*RECORDS TO PROCESS*.
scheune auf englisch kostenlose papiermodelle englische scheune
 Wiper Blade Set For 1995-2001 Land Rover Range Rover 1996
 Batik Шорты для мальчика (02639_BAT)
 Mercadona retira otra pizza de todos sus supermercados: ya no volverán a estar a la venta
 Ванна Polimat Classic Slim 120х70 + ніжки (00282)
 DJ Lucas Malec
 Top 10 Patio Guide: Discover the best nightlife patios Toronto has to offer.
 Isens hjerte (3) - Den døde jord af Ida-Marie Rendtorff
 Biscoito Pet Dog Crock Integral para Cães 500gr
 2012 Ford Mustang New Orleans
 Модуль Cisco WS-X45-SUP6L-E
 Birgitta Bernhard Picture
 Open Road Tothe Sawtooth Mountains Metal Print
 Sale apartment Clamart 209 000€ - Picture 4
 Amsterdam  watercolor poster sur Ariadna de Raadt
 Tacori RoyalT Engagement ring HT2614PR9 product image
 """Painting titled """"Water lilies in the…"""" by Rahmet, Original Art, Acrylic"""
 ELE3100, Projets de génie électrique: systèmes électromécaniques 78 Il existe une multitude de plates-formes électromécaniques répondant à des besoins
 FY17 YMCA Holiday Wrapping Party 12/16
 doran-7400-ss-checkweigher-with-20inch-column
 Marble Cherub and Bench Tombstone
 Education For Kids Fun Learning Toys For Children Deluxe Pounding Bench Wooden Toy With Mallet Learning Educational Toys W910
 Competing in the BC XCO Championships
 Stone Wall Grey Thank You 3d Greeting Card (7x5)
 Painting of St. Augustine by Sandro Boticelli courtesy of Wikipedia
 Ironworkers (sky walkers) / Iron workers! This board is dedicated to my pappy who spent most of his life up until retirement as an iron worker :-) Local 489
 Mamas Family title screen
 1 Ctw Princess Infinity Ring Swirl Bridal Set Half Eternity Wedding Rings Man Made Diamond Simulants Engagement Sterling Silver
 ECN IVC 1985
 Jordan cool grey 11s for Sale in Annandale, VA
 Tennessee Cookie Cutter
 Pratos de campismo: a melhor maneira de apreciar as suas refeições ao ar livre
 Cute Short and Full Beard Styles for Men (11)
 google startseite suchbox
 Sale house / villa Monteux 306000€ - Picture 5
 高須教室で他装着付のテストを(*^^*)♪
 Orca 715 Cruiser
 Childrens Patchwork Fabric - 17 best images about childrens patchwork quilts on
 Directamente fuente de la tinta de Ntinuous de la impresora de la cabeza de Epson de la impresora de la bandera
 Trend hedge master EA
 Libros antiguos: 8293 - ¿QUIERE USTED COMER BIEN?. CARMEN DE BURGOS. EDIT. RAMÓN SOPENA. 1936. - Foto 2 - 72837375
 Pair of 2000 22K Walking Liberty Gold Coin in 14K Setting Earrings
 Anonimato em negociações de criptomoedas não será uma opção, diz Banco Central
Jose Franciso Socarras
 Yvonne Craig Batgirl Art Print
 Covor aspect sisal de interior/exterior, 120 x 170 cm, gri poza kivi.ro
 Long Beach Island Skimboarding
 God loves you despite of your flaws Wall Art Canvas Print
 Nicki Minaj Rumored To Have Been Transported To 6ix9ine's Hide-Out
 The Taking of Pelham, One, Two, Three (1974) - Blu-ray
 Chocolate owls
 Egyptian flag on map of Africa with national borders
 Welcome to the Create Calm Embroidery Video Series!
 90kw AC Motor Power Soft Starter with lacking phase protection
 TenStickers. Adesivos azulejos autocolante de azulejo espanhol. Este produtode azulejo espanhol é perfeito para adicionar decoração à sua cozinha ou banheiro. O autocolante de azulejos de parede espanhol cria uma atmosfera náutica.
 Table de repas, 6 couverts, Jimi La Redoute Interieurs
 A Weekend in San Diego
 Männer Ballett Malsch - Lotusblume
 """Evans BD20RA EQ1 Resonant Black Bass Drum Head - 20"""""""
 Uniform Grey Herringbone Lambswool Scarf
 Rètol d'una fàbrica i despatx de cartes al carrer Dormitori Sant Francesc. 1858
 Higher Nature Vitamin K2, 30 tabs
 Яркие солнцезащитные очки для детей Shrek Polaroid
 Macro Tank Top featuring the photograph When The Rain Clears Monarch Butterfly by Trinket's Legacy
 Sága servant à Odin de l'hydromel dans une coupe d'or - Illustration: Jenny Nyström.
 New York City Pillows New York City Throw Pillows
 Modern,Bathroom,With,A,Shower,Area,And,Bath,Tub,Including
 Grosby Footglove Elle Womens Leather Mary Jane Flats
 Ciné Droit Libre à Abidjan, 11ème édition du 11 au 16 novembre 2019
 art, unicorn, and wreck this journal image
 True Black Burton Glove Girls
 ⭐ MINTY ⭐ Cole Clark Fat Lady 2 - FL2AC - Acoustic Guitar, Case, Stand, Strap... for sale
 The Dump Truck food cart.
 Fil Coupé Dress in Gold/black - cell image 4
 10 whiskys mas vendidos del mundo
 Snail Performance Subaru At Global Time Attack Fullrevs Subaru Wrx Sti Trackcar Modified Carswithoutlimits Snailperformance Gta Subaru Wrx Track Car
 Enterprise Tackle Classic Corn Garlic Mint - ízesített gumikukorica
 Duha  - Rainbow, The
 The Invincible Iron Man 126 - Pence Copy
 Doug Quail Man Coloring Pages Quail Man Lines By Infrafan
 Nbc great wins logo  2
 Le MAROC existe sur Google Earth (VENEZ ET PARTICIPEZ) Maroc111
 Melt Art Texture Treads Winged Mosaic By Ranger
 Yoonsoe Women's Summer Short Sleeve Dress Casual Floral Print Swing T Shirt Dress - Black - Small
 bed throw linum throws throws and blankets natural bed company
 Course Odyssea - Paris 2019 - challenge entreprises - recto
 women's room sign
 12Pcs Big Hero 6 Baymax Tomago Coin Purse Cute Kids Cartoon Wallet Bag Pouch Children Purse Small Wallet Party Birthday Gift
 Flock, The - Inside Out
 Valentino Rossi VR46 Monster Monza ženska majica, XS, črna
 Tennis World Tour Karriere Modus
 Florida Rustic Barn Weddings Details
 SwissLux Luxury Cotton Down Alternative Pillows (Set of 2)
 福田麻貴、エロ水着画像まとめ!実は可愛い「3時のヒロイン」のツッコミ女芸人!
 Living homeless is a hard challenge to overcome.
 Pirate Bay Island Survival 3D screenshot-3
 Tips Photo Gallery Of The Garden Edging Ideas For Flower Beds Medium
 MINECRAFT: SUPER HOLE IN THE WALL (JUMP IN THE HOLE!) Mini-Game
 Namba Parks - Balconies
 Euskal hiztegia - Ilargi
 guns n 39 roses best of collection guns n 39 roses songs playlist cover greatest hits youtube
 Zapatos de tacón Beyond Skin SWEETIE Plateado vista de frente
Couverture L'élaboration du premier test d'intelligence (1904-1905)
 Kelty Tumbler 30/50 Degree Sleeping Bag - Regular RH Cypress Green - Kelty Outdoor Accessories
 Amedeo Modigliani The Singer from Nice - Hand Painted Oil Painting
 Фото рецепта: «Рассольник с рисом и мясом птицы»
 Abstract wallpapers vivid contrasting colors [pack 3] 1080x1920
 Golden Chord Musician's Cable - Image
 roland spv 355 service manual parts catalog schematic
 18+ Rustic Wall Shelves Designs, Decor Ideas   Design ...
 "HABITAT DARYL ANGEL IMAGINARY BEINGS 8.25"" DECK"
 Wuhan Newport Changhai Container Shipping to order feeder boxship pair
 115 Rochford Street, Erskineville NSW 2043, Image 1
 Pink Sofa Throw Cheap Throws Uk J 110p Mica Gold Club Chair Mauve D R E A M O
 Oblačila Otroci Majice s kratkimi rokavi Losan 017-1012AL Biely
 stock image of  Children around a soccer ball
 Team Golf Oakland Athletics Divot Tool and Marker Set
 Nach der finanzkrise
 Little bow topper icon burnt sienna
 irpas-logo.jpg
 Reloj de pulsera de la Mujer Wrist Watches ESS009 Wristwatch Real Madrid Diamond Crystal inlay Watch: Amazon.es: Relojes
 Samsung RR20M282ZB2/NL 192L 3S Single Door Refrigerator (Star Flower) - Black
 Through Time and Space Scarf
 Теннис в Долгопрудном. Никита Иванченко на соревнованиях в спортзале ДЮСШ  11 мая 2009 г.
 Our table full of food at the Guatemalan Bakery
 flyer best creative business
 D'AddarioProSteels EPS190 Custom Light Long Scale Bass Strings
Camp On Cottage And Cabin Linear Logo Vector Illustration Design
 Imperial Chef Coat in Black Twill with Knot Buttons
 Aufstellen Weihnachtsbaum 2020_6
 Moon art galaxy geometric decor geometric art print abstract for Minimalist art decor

*PROBLEM TO SOLVE*. Copy only this part of the entries above: the line with "Childrens Patchwork Fabric", the line with "Nicki Minaj Rumored", and the lines between, all exactly as written.

*REPLY TO THE TASK*.
 Childrens Patchwork Fabric - 17 best images about childrens patchwork quilts on
 Directamente fuente de la tinta de Ntinuous de la impresora de la cabeza de Epson de la impresora de la bandera
 Trend hedge master EA
 Libros antiguos: 8293 - ¿QUIERE USTED COMER BIEN?. CARMEN DE BURGOS. EDIT. RAMÓN SOPENA. 1936. - Foto 2 - 72837375
 Pair of 2000 22K Walking Liberty Gold Coin in 14K Setting Earrings
 Anonimato em negociações de criptomoedas não será uma opção, diz Banco Central
Jose Franciso Socarras
 Yvonne Craig Batgirl Art Print
 Covor aspect sisal de interior/exterior, 120 x 170 cm, gri poza kivi.ro
 Long Beach Island Skimboarding
 God loves you despite of your flaws Wall Art Canvas Print
 Nicki Minaj Rumored To Have Been Transported To 6ix9ine's Hide-Out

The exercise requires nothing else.